====== Supplied text ======

The recent events around the world have highlighted the issues of racial justice and equity across systems and institutions, including those within educational settings. As educators, we are revisiting what it means to create more inclusive learning spaces where diversity is an asset to the school community.

Why is this important to teaching and learning? Micro-aggressions and other forms of implicit bias negatively impact readiness for learning by producing high levels of stress hormones. Chronic stress keeps the brain in a state of alert and anxiety that makes learning nearly impossible. While we say we value diversity and inclusion in our classrooms, many students of color report that they have been subjected to overt and subtle racial micro-aggressions in the classroom. So, how do we create anti-racist learning environments that allow all students to have a sense of belonging in the classroom so they can reach their full academic potential?

In this interactive series, educator and best-selling author, Zaretta Hammond, will address these important questions. She will present principles and practices that allow teachers to create a classroom culture that is inclusive and leverage its diversity for the benefit of all students’ deeper learning, based on her book, Culturally Responsive Teaching and the Brain: Promoting Authentic Engagement and Rigor Among Culturally and Linguistically Diverse Students Teaching (Corwin, 2015).
Potential Audience: Who is The Workshop For?

====== Given entries ======

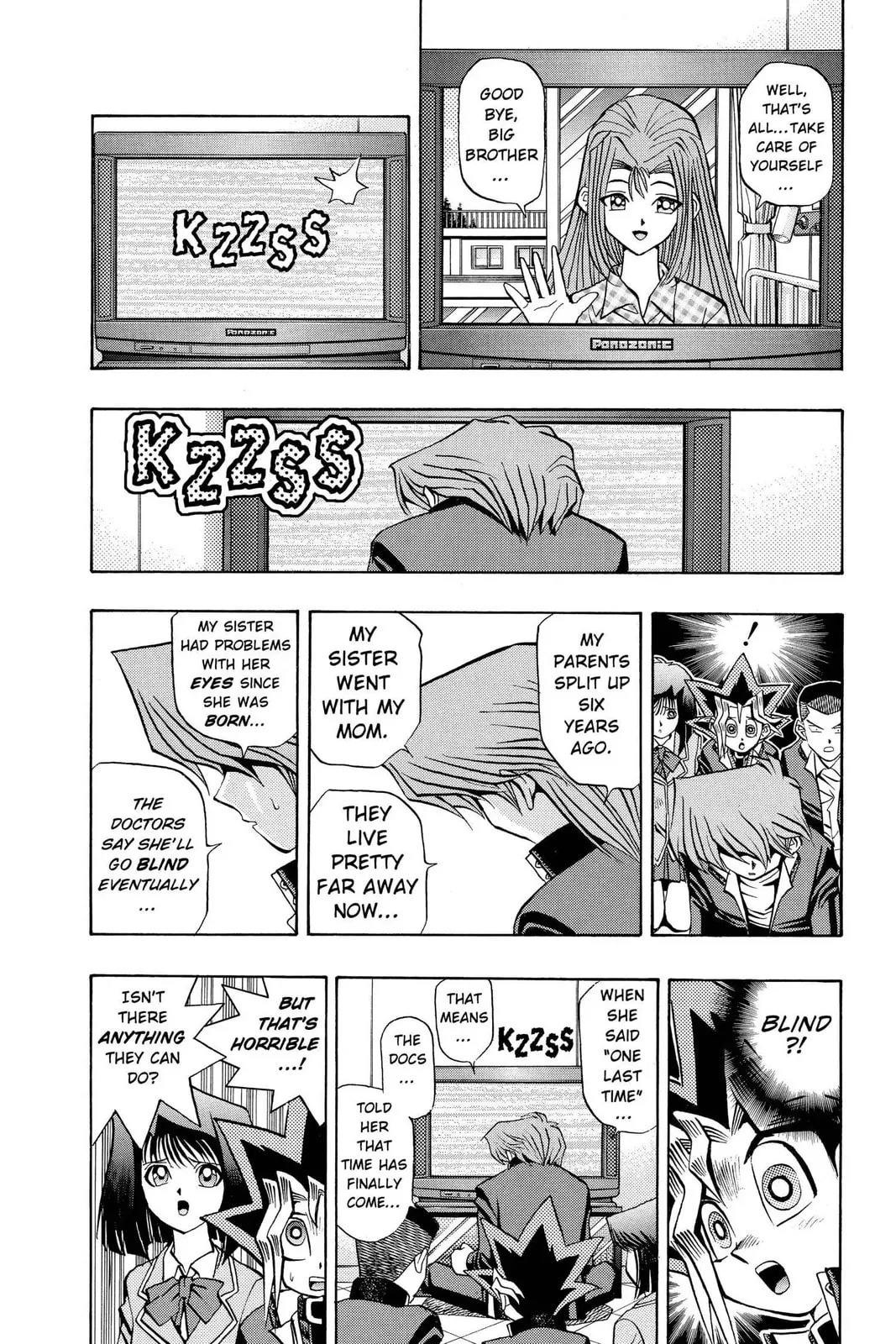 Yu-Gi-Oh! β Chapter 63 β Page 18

======
====== Given entries ======

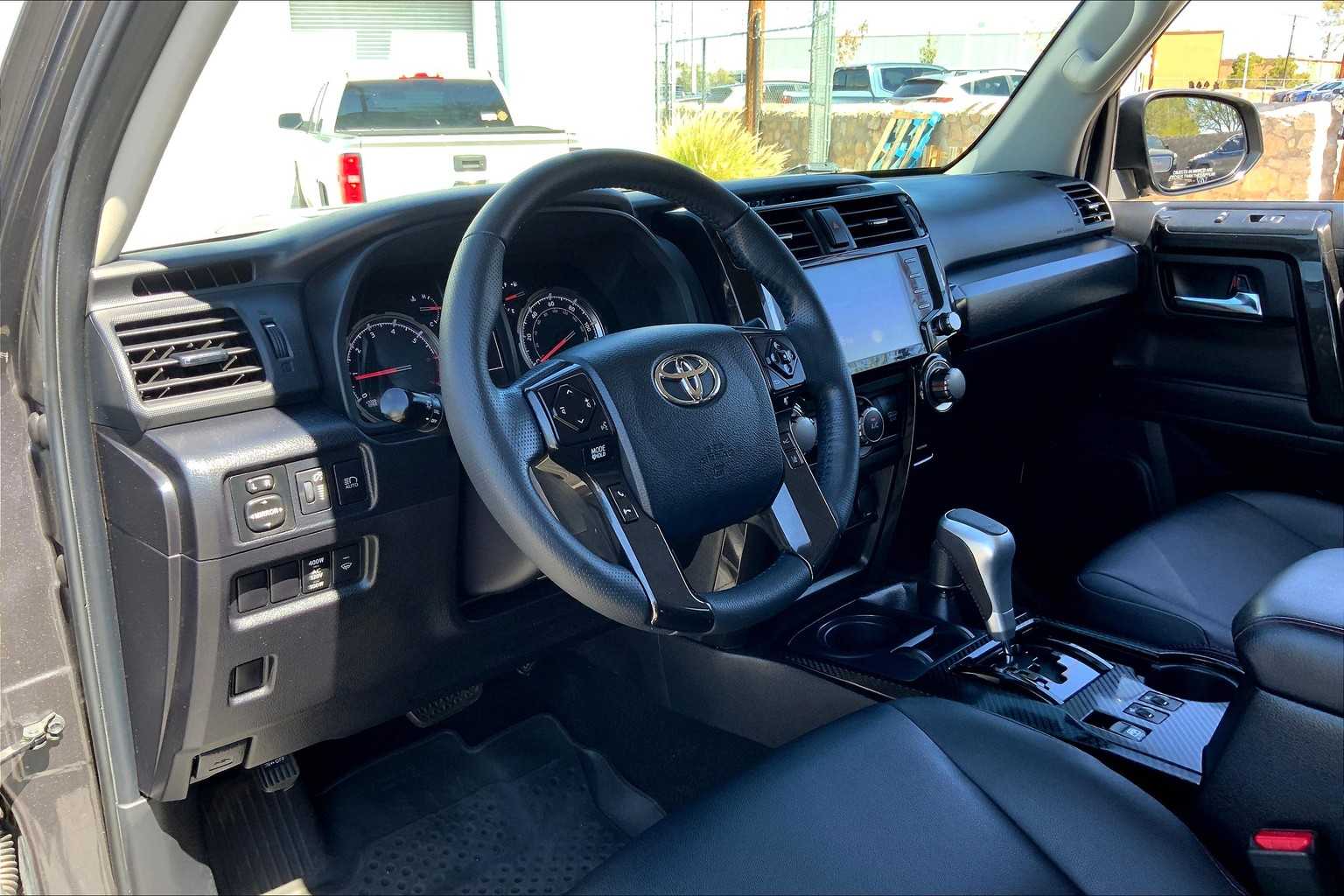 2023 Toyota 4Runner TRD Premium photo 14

======
====== Given entries ======

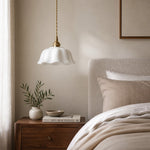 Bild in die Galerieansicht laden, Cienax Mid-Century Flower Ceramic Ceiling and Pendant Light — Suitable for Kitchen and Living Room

======

* [Assigned task 1] How would you render this sentence from the workshop description in Spanish: "Chronic stress keeps the brain in a state of alert and anxiety that makes learning nearly impossible."
* [Assigned task 2] In the workshop description, what do micro-aggressions and other forms of implicit bias produce that harms readiness for learning?
* [Assigned task 3] Can you pick up the workshop description after its final heading and keep writing it?

* [Answer area 1] El estrés crónico mantiene al cerebro en un estado de alerta y ansiedad que hace que el aprendizaje sea casi imposible.

* [Answer area 2] High levels of stress hormones.

* [Answer area 3]
This workshop is for school leaders, classroom teachers, and school counselors
Outcomes and Workshop Objectives
Participation in this workshop will enable participants to:
  • Understand the connection between students’ readiness to learn and negative racial experiences in the classroom

  • Identify the different types of subtle racial micro-aggressions and learn new moves to neutralize them without creating conflict or awkwardness

  • Create an inclusive classroom community that supports a sense of belonging for all students but in particular those historically marginalized

  • Build their own capacity to talk about these issues with ease and clarity
Exploring the Pillars of An Anti-Racist Classroom
  • How do we translate our vision for an inclusive, welcoming learning environment into reality?
  • What does the science of learning have to do with anti-racist education?
  • What are the 6 hallmarks of an inclusive, anti-racist classroom?
  • How do we recognize the differences between an individual’simplicit bias and institutional policies and practices that create a biased, socially-emotionally “hostile” environment to the learning brain?
  • How do we learn to identify the negative racial narratives operating in our school environments?
  • How do we do conduct a gap analysis between our vision of diversity and inclusion and the reality of our current state?
Assembling and Implementing the Building Blocks of An Anti-Racist Classroom
  • Understanding current reality in order to assemble the right building blocks
  • Identifying what practices needs to be discontinued and discarded
  • Rebalancing the cultural ways of being and belonging
  • Reverse-engineering anti-racist policies, practices, and protocols
  • Dealing with the human side of change and resistance
  • Implementing small but high leverage changes
Building Your Will and Skill as An Anti-Racist Educator
  • Who do you need to be in order to create and maintain an anti-racist learning environment?
  • How do you create both an anti-racist lens and a bi-cultural lens?
  • What do you say and do when witnessing micro-aggressions?
  • How do you increase your racial and cultural literacy?
  • How do you organize yourself for your own personal internal anti-bias work?
Making It Stick By Shifting the Narrative
  • What will be our new set of “counter narratives” that guide us?
  • How do we make these changes stick in light of the overwhelming current of the status quo and past history?
  • How do we hold ourselves accountable to protecting the social-emotional wellbeing of students of color?
  • How do we engage all parents, but especially White parents in this effort?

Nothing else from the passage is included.